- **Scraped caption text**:

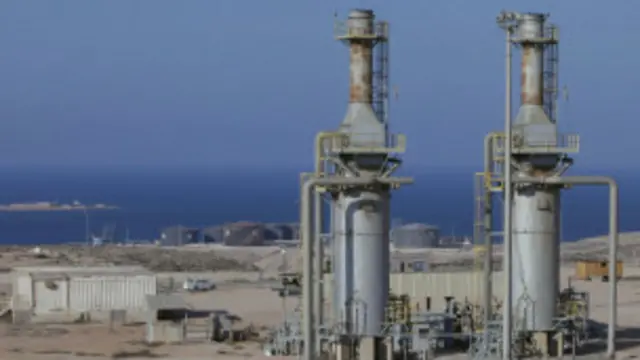 المحتجون أغلقوا منشآت النفط عدة مرات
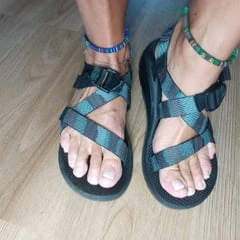 My pediured feet 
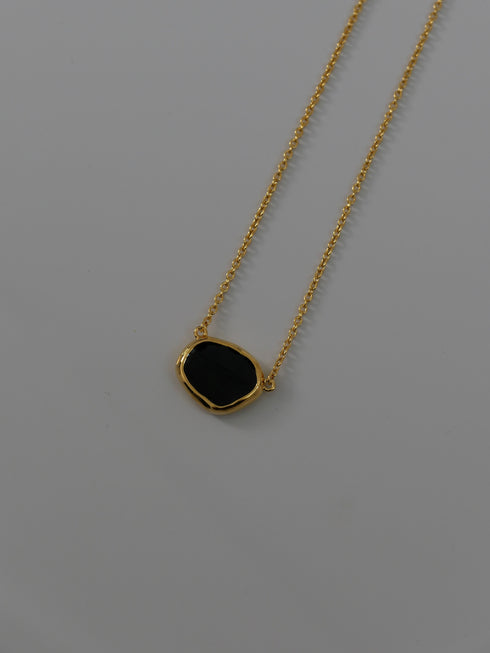233. Lulu long necklace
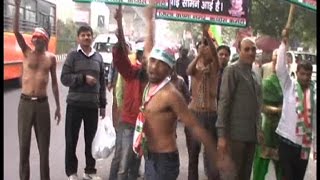 दिल्ली - नोटबंदी के खिलाफ कांग्रेस कार्यकर्ताओं का विशाल प्रदर्शन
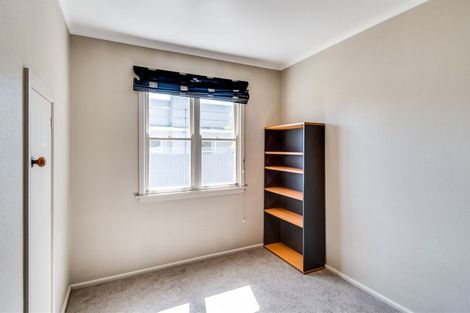 Photo of property in 5 Ballance Place, Marewa, Napier, 4110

- **Exercise instructions**:
Recast the listing above as a numbered list, skipping any blank lines and leaving the pictures out.

- **Response to the task**:
1.  المحتجون أغلقوا منشآت النفط عدة مرات
2.  My pediured feet 
3. 233. Lulu long necklace
4.  दिल्ली - नोटबंदी के खिलाफ कांग्रेस कार्यकर्ताओं का विशाल प्रदर्शन
5.  Photo of property in 5 Ballance Place, Marewa, Napier, 4110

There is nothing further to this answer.